• _Problem to solve_: Below are the entries; output exactly the lines from the one containing "Considering the items" through the final line, inclusive.

·····

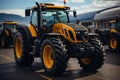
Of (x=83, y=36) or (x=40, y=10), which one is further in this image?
(x=40, y=10)

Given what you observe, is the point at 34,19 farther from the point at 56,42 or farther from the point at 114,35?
the point at 114,35

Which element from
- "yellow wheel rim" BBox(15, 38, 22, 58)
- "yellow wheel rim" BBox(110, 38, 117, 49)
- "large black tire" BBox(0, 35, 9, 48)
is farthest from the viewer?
"large black tire" BBox(0, 35, 9, 48)

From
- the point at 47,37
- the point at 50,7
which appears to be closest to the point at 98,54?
the point at 47,37

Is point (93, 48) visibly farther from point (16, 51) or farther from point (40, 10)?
point (16, 51)

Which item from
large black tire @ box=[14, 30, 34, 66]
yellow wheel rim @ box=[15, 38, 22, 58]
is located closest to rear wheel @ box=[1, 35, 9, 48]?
yellow wheel rim @ box=[15, 38, 22, 58]

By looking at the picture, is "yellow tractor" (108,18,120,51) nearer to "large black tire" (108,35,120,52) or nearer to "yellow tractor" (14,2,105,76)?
"large black tire" (108,35,120,52)

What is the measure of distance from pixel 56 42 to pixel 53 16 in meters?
2.02

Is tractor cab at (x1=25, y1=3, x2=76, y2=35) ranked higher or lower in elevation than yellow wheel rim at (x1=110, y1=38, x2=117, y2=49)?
higher

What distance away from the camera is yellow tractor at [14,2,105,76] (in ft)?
27.3

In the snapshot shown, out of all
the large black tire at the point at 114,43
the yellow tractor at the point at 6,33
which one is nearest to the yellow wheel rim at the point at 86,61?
the large black tire at the point at 114,43

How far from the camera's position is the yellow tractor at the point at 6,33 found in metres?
21.7

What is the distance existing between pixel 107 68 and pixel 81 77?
2074 mm

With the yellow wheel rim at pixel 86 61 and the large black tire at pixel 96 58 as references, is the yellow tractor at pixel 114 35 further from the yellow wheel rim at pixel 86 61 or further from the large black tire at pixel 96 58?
the large black tire at pixel 96 58

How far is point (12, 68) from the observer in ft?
33.1
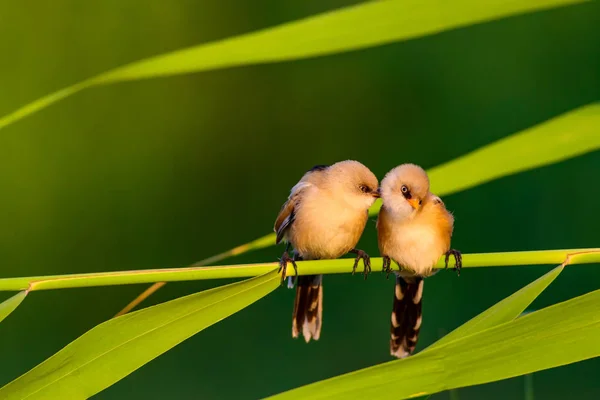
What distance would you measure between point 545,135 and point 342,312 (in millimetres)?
3065

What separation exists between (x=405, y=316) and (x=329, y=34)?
0.92 metres

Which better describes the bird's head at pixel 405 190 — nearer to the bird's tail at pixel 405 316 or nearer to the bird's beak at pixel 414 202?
the bird's beak at pixel 414 202

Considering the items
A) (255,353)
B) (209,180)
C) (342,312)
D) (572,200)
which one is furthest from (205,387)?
(572,200)

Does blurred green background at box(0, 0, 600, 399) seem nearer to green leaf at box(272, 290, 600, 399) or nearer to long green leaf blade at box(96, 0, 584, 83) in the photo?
long green leaf blade at box(96, 0, 584, 83)

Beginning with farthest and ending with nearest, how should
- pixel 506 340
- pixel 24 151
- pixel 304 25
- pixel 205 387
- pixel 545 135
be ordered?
pixel 24 151 → pixel 205 387 → pixel 545 135 → pixel 304 25 → pixel 506 340

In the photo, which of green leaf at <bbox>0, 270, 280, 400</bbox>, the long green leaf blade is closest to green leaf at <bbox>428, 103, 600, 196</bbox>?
the long green leaf blade

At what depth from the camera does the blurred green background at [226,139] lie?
161 inches

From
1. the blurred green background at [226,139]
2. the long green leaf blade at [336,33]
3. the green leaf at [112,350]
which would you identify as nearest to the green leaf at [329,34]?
the long green leaf blade at [336,33]

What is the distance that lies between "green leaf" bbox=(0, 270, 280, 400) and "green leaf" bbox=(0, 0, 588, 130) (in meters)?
0.32

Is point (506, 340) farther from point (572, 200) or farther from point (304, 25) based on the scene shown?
Answer: point (572, 200)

·····

• _Exercise solution_:
Considering the items
A) (255,353)
B) (209,180)
C) (342,312)
D) (572,200)
which one is furthest from (205,387)?
(572,200)

Does blurred green background at box(0, 0, 600, 399) seem nearer to green leaf at box(272, 290, 600, 399) or nearer to long green leaf blade at box(96, 0, 584, 83) in the photo?
long green leaf blade at box(96, 0, 584, 83)

Beginning with farthest and ending with nearest, how should
- pixel 506 340
- pixel 24 151
- pixel 304 25
- pixel 205 387
- pixel 545 135
be ordered?
pixel 24 151 → pixel 205 387 → pixel 545 135 → pixel 304 25 → pixel 506 340

In the photo, which of green leaf at <bbox>0, 270, 280, 400</bbox>, the long green leaf blade is closest to green leaf at <bbox>428, 103, 600, 196</bbox>?
the long green leaf blade

At what depth from the camera does the blurred green background at [226,139] lie?
161 inches

From
1. the blurred green background at [226,139]
2. the long green leaf blade at [336,33]
3. the green leaf at [112,350]
which would you identify as nearest to the green leaf at [329,34]?
the long green leaf blade at [336,33]

What is the distance that lies between "green leaf" bbox=(0, 270, 280, 400) and "green leaf" bbox=(0, 0, 588, 130) (in meters)?
0.32

Is point (506, 340) farther from point (572, 200) or farther from point (304, 25) based on the scene shown?
Answer: point (572, 200)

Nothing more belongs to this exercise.